Without waiting to acquire full knowledge, the Bonduelle sites are acting to promote biodiversity. The Bordères and Labenne (Landes) sites are concrete examples of this.

The Labenne site, located near a natural reserve, planted a fallow area with flowers, installed bee hives, and provided bird feeders. It is also an example of how to recreate a complete ecosystem while beautifying the landscape!

At the Bordères site, a wooded wetland (categorized as a type 1 ZNIEFF – zone naturelle d’interet ecologique, faunistique et floristique – Natural area of particular interest in terms of ecology, fauna, or flora) has been preserved. It is a nesting site for little egrets (Egretta garzetta). The rainwater infiltration basin created at the time the site was built in 1989 is a body of water with banks and shallow areas colonized by plants, fauna, and water birds (egrets, gray herons, swans and ducks). In 2014, during the construction of its fence, the site took into account the potential presence of fauna specific to the banks of the Adour river (Natura 2000 Area) since the Adour has a hydraulic connection with the watercourse flowing alongside the water treatment plant. The passageway for small fauna such as the European mink was maintained by preserving an ecological corridor (greenbelt plus a fence with openings).

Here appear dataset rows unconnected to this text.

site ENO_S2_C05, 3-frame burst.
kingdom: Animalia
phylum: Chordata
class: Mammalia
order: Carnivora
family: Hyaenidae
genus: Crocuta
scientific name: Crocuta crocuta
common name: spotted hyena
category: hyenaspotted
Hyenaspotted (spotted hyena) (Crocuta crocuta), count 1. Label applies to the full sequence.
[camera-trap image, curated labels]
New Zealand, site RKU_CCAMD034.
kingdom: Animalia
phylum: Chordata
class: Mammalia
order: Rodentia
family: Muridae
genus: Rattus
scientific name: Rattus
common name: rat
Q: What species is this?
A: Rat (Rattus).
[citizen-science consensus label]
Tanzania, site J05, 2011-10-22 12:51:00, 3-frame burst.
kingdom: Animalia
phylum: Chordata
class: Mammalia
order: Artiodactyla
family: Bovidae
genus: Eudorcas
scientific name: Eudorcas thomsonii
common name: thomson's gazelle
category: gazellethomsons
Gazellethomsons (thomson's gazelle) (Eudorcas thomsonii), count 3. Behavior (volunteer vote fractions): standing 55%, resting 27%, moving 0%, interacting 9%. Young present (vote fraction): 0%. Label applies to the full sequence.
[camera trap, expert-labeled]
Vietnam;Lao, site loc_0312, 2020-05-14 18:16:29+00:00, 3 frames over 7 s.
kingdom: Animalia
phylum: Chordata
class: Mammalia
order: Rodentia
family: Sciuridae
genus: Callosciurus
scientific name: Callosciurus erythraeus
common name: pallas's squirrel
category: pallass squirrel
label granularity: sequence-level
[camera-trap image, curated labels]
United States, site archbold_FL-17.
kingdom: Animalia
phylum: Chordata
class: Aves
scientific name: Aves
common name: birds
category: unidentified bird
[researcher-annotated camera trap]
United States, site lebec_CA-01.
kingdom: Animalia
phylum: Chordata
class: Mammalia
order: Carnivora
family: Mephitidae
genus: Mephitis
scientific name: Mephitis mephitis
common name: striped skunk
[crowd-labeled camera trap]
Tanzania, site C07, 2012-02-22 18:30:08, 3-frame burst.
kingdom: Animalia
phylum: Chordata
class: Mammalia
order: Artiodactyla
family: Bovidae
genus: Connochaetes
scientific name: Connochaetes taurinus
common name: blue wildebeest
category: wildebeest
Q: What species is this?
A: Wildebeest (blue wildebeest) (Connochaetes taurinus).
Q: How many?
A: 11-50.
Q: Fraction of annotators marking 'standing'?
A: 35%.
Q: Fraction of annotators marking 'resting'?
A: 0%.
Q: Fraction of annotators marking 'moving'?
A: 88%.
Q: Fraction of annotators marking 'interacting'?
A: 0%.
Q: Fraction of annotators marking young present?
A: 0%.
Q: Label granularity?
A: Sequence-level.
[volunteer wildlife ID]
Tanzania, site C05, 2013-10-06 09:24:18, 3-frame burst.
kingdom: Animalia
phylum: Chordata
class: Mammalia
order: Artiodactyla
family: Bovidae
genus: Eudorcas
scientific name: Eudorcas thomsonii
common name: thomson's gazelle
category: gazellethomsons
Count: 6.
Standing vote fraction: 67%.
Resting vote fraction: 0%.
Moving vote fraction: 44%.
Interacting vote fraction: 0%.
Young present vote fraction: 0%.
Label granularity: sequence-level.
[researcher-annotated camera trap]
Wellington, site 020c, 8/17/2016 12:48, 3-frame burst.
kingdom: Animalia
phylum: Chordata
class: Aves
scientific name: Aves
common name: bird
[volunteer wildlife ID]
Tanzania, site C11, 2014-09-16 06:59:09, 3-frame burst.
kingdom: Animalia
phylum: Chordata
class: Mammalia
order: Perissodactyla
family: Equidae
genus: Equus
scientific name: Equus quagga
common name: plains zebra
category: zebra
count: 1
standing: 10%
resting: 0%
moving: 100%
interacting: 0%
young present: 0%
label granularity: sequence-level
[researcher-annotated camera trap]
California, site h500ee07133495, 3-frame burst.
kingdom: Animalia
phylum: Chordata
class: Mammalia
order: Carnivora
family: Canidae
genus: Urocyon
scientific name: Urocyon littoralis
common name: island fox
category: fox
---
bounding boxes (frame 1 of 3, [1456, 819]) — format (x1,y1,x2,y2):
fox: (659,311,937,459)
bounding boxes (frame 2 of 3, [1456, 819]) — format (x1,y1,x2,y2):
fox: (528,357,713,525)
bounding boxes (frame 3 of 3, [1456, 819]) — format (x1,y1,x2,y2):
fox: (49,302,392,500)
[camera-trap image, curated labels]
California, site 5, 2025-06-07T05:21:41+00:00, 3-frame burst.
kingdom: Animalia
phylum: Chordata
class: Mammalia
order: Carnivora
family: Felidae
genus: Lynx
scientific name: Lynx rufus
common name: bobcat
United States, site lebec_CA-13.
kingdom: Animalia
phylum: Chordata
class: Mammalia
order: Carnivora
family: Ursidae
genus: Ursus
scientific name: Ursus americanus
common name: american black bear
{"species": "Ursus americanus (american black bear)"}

At Bonduelle, territorial management has as many facets as the group has sites. All the plants, each with its own ecological, social, and economic environment, are implementing the roadmap defined by the Group. Two indicators were also defined to monitor its results: the share of sites having developed products in connection with their local communities (47% in 2016-2017), and an indicator of awareness of “local conditions.” The latter helps the factories to identify the areas of remarkable biodiversity within their scope. For the first year, in 2016-2017, six of 39 sites (39 of 54 were part of the Group scope for consolidation of environmental data in 2016-2017) identified remarkable areas on their land.

These indicators attest to the Bonduelle Group’s desire to enhance its territorial management approach with precise objectives and concrete action plans.